**Dataset records:**
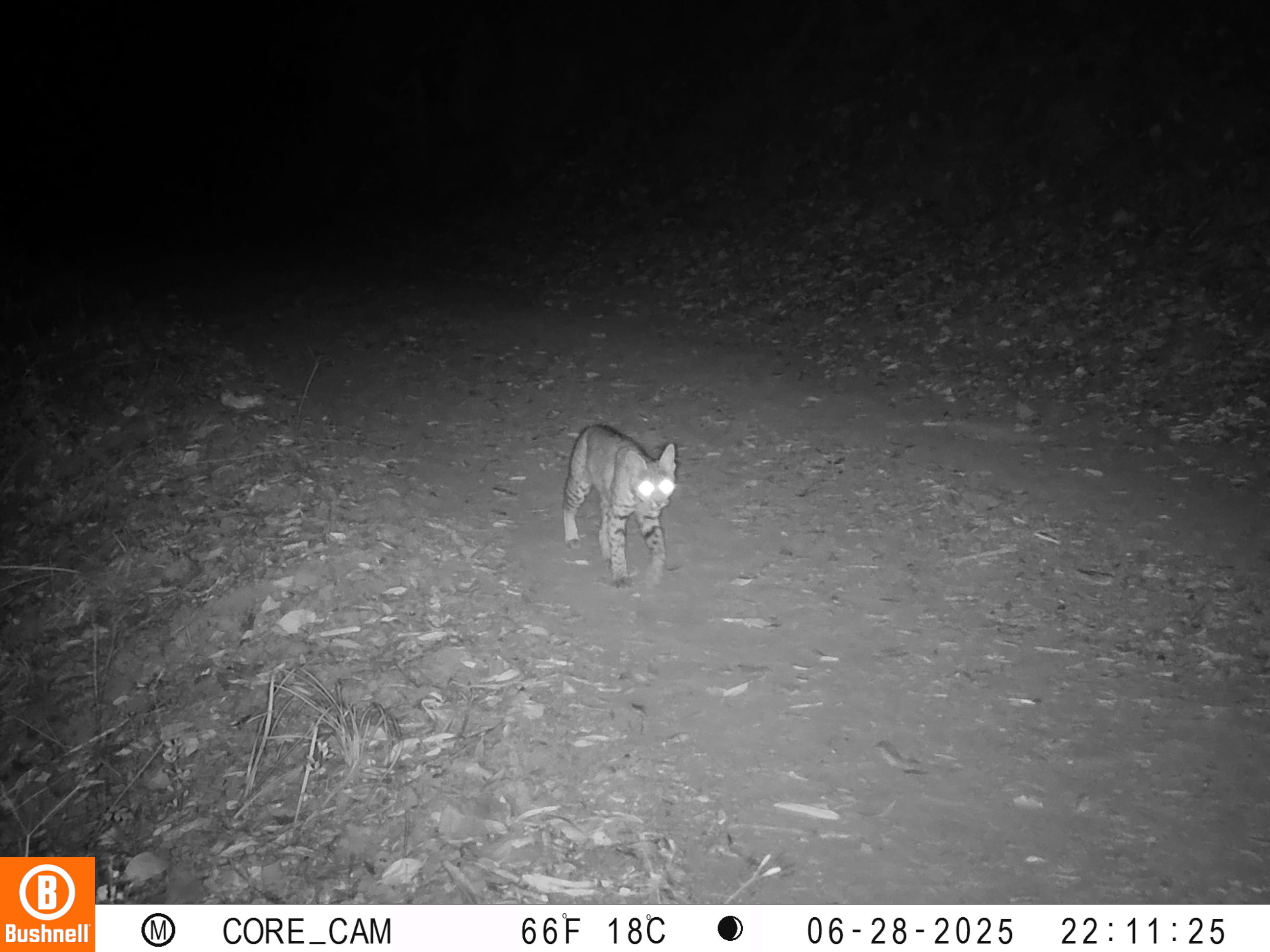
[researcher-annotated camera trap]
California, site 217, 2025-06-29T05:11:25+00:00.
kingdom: Animalia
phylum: Chordata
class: Mammalia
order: Carnivora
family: Felidae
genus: Lynx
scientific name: Lynx rufus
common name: bobcat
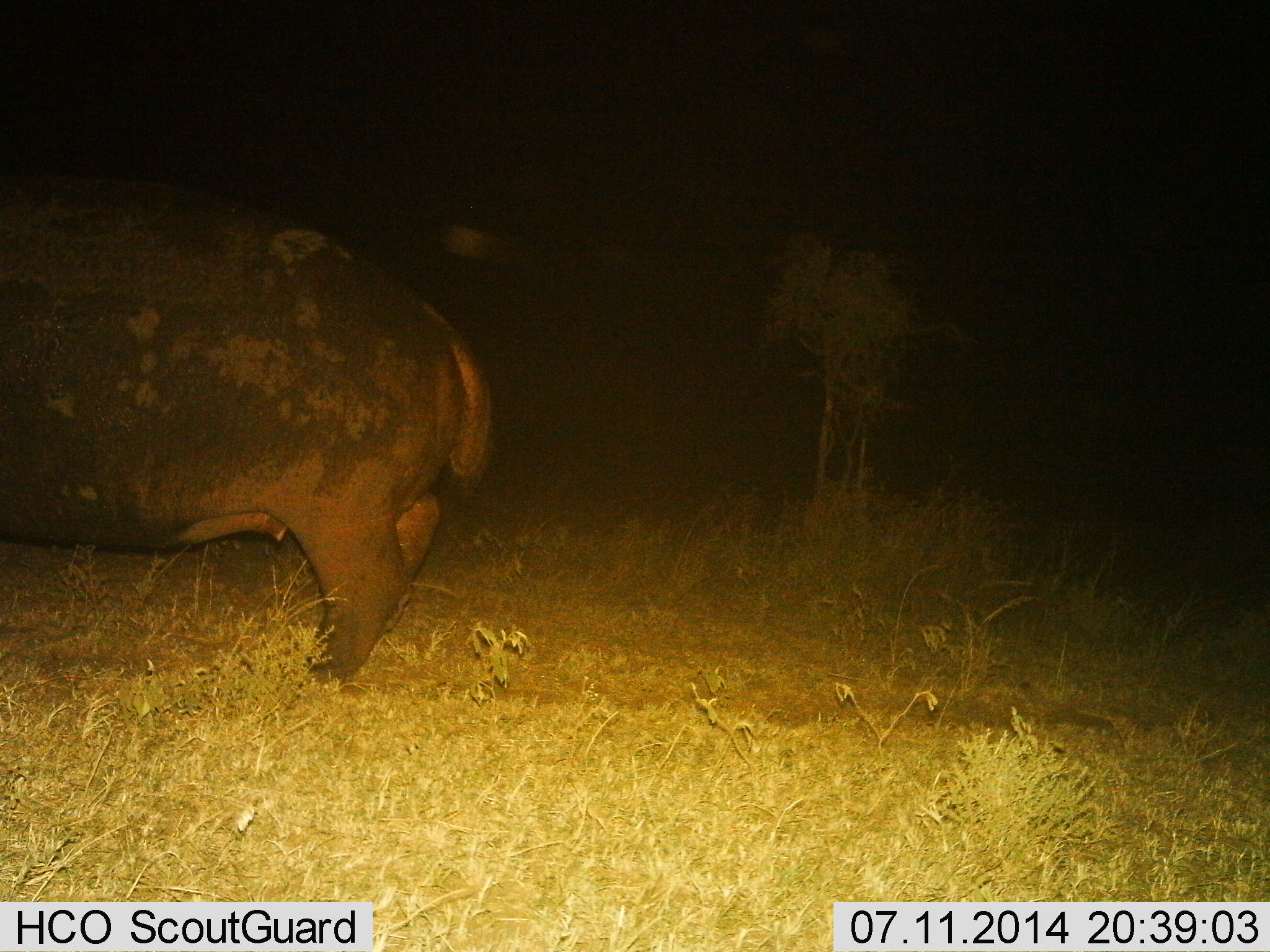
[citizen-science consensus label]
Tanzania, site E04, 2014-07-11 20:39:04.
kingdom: Animalia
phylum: Chordata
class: Mammalia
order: Artiodactyla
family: Hippopotamidae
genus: Hippopotamus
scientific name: Hippopotamus amphibius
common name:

**What the task asks:** Reply with the number of lines in the material above that contain "name", and nothing more.

**Response:** 4